*Exercise*.
Copy all of the records below word for word, leaving the pictures out of your answer.

★ ★ ★ ★ ★ ★ ★

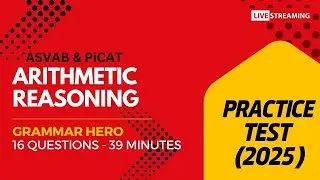 Grammar Hero's Arithmetic Reasoning Practice Test for the ASVAB, PiCAT, AFOQT, & OAR 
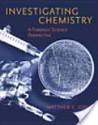 Investigating Chemistry: A Forensic Science Perspective - Matthew Johll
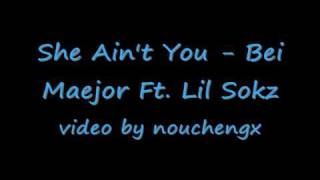 She Ain&#39;t You - Bei Maejor Ft Lil Sokz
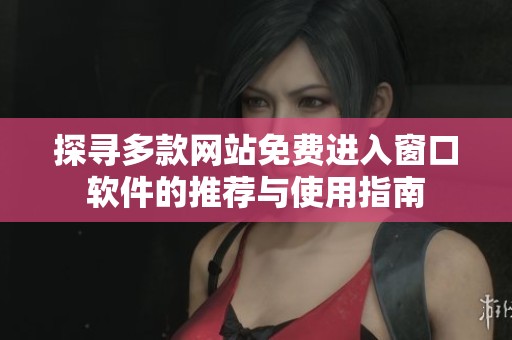 探寻多款网站免费进入窗口软件的推荐与使用指南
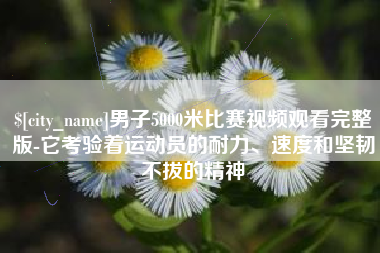 晋城男子5000米比赛视频观看完整版-它考验着运动员的耐力、速度和坚韧不拔的精神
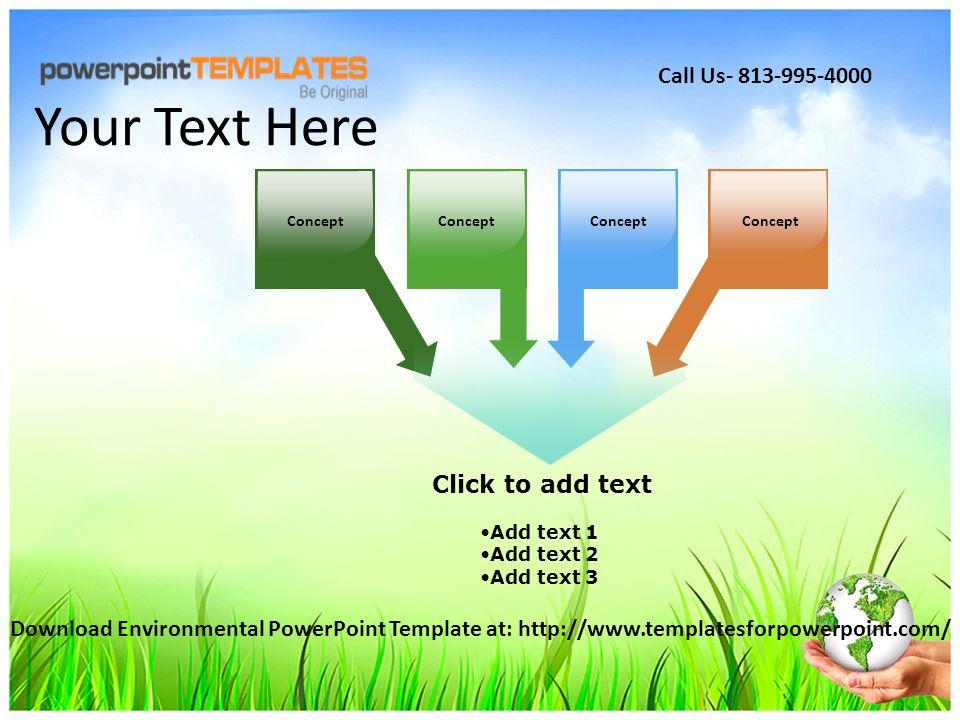 Concept Click to add text Add text 1 Add text 2 Add text 3 Your Text Here Download Environmental PowerPoint Template at:   Call Us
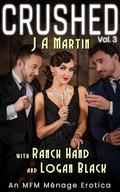 CRUSHED - J A Martin: An MFM Ménage Erotica by Ranch Hand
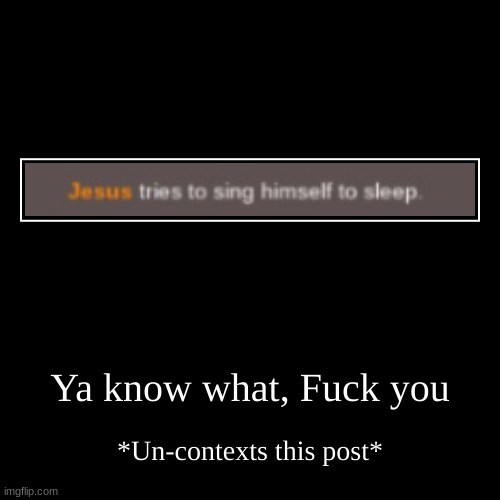 image tagged in funny,demotivationals | made w/ Imgflip demotivational maker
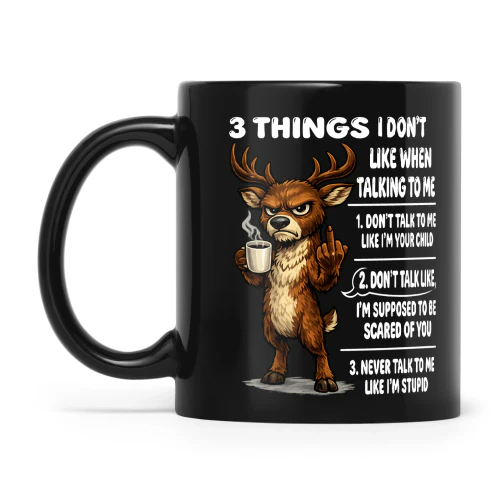 Deer 3 Things I Don’t Like When Talking To Me 1. Don’t Talk To Me Like I’m Your Child 2. Don’t Talk Like I’m Supposed To Be Scared Of You 3. Never Talk To Me Like I’m Stupid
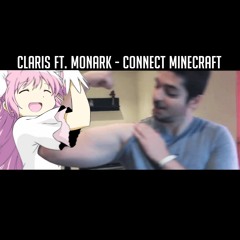 ClariS ft. Monark - Connect Minecraft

★ ★ ★ ★ ★ ★ ★

*Response below*.
 Grammar Hero's Arithmetic Reasoning Practice Test for the ASVAB, PiCAT, AFOQT, & OAR 
 Investigating Chemistry: A Forensic Science Perspective - Matthew Johll
 She Ain&#39;t You - Bei Maejor Ft Lil Sokz
 探寻多款网站免费进入窗口软件的推荐与使用指南
 晋城男子5000米比赛视频观看完整版-它考验着运动员的耐力、速度和坚韧不拔的精神
 Concept Click to add text Add text 1 Add text 2 Add text 3 Your Text Here Download Environmental PowerPoint Template at:   Call Us
 CRUSHED - J A Martin: An MFM Ménage Erotica by Ranch Hand
 image tagged in funny,demotivationals | made w/ Imgflip demotivational maker
 Deer 3 Things I Don’t Like When Talking To Me 1. Don’t Talk To Me Like I’m Your Child 2. Don’t Talk Like I’m Supposed To Be Scared Of You 3. Never Talk To Me Like I’m Stupid
 ClariS ft. Monark - Connect Minecraft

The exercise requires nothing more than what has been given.